While blood cancers can often be temporarily controlled, a majority relapse with dire consequences for patients. There is urgency for new treatments, and the Josep Carreras Leukaemia Research Institute is at the forefront of international efforts to find new druggable targets and exploit them therapeutically.

To this end, the team of Dr. Marcus Buschbeck, head of the Chromatin, Metabolism and Cell Fate lab at the Josep Carreras Institute, is searching for novel drug targets related to chromatin, the biochemical compartment in which cells store their genetic information and which directs how genes are regulated.
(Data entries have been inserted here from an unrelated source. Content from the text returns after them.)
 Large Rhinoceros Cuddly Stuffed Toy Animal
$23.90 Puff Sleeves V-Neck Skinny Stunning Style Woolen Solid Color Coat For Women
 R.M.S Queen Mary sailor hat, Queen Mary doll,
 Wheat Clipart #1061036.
Histones are a broad family of regulatory proteins essential for chromatin structure and genome stability. Indeed, mutations affecting histones are known to contribute to blood cancers and, therefore, certain histone genes are also potential therapeutic targets. This is of great importance since disruption of chromatin functions is known to be a biological hallmark of blood cancers.

However, therapeutic targeting of histones had long been considered impossible, since most histones are essential for cell survival and drugs inhibiting them were expected to have intolerable side effects in patients. This is unfortunate “since it deprives of the opportunity to develop new medicines against this important blood cancer driver mechanism” said Ari Melnick, Director of the Josep Carreras Institute.
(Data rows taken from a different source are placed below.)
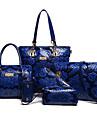 Dam Väskor Specialmaterial bag set 6 st handväska för Alla årstider Blå Svart Rubinrött Beige Purpur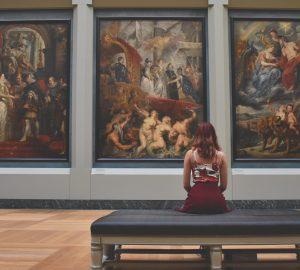 Tag des Museums 2019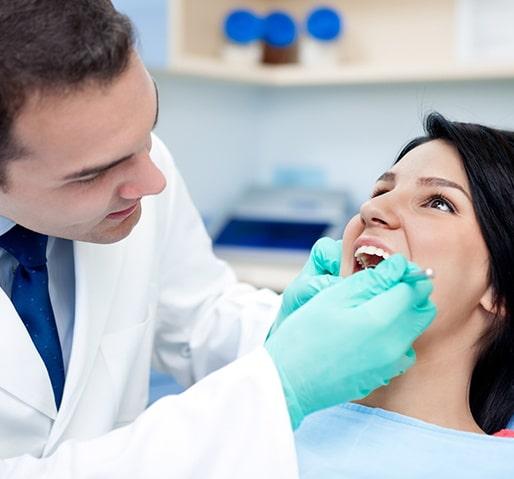 General Dentist in Murwillumbah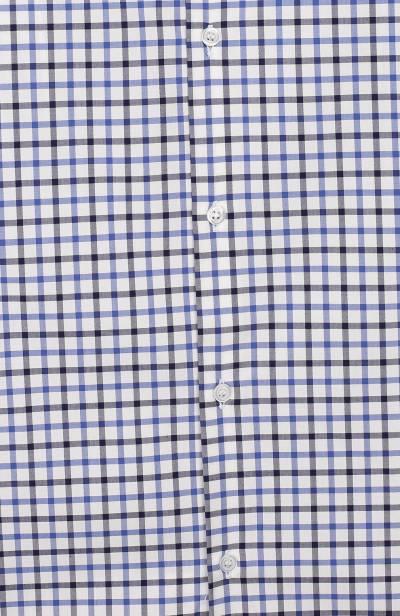 Хлопковая рубашка Dal Lago N402QM/8710/17/L-18/XL - 3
There is promise along these lines however, since Dr. Buschbeck identified a subgroup of histones called macroH2A as possible therapeutic candidates. Past research from the Buschbeck lab and others have shown a link between macroH2A and Acute Myeloid Leukaemia, adding arguments to investigate macroH2A in deep.

In a series of experiments, recently published in the prestigious scientific journal Science Advances, Buschbeck and colleagues tested the consequences of removing each of the three variants of macroH2A in healthy mice, a first step towards demonstrating if these are suitable drug targets for leukaemia patients. The experiments were spearheaded by Dr. René Winkler and several experiments were conducted in a collaboration with physiology experts at the Helmholtz Center Munich and the German Mouse Clinic, a facility which can monitor over 500 parameters in mice, enough to find even the slightest effect of an experimental treatment.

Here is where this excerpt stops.